:: TEXT SECTION ::
★ ★ ★
Overview: Dogs of the Dow
With it being a slow news period over the next couple of weeks and with 2018 just around the corner, we thought it would be a good time to explore the Dogs of the Dow strategy. In simple terms, the Dogs of the Dow strategy is to consider investing in the poorest-performing Dow components in the prior year with the hope they will make a nice rebound in the following year.
The strategy worked pretty well in 2017. The worst performers in 2016 were Nike (NKE) and Coca-Cola (KO), which were the only two stocks in the red. Other weak components that managed only small gains were Disney (DIS), Visa (V) and Home Depot (HD).
Their performance thus far in 2017 is as follows: V +45%, HD +41%, NKE +24%, KO +10%, DIS +5%. That's pretty good overall. The DJIA is up 25% on the year, so two of the five performed much better than average while one was in-line. Visa and Home Depot really posted big moves in 2017. In fact, Visa wound up being a Top 4 Dow Performer in 2017 and HD was not far behind. Even the two on the lower end (KO, DIS) posted decent but not great gains. But at least they are in positive territory. Overall, these five stocks seem to have held their own pretty well.
★ ★ ★
:: PROBLEM A ::
In the Dogs of the Dow overview, which two stocks were the only ones in the red in 2016?
:: PROBLEM B ::
Do these statements agree with the Dogs of the Dow overview? Answer yes or no for each and quote the deciding words. (i) The DJIA is up 25% on the year. (ii) Disney had the largest 2017 gain of the five stocks. (iii) Home Depot was a Top 4 Dow performer in 2017.
:: PROBLEM C ::
Go on with the Dogs of the Dow overview, picking up after its last sentence.

:: MATERIAL PROVIDED ::
★ ★ ★
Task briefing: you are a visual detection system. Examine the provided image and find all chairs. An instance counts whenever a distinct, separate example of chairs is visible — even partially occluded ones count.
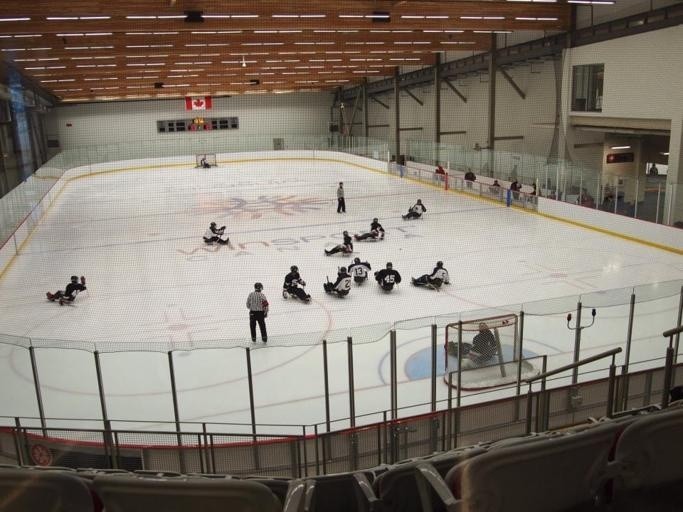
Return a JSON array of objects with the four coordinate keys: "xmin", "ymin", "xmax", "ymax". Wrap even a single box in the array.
★ ★ ★
:: EXERCISE OUTPUT A ::
Nike (NKE) and Coca-Cola (KO).

:: EXERCISE OUTPUT B ::
(i) Yes: "The DJIA is up 25% on the year"
(ii) No: "V +45%, HD +41%, NKE +24%, KO +10%, DIS +5%"
(iii) No: "Visa wound up being a Top 4 Dow Performer in 2017 and HD was not far behind"

:: EXERCISE OUTPUT C ::
2018 Rebound Candidates: Let's turn to 2017 to reveal the dogs this year. First of all, we are excluding DowDuPont (DWDP), which was created via the merger of Dow Chemical and DuPont. The merger was completed on September 1, 2017, so it was not around on January 1 so let's put that name aside.
Of the remaining Dow components, by far the biggest loser in 2017 has been GE -44% and it's not even close. The next few worst performers have been: IBM -8%, XOM -7%, MRK -4% and VZ +0%. Over the next week or two, we will publish a few story stocks that look at some of these names individually. On a final note, in case you're curious, the biggest Dow winner by far this year has been BA +90%. Other big movers include: CAT +69%, AAPL +47%, V +45%, WMT +43%, HD +41%, MCD +40%.
Dogs of the Dow Spotlight: General Electric (GE)
Today we wanted to shine the spotlight on General Electric (GE). GE had a dismal performance this year with the stock down around 44%. It's now trading around $17-18 after starting the year in the $32 range.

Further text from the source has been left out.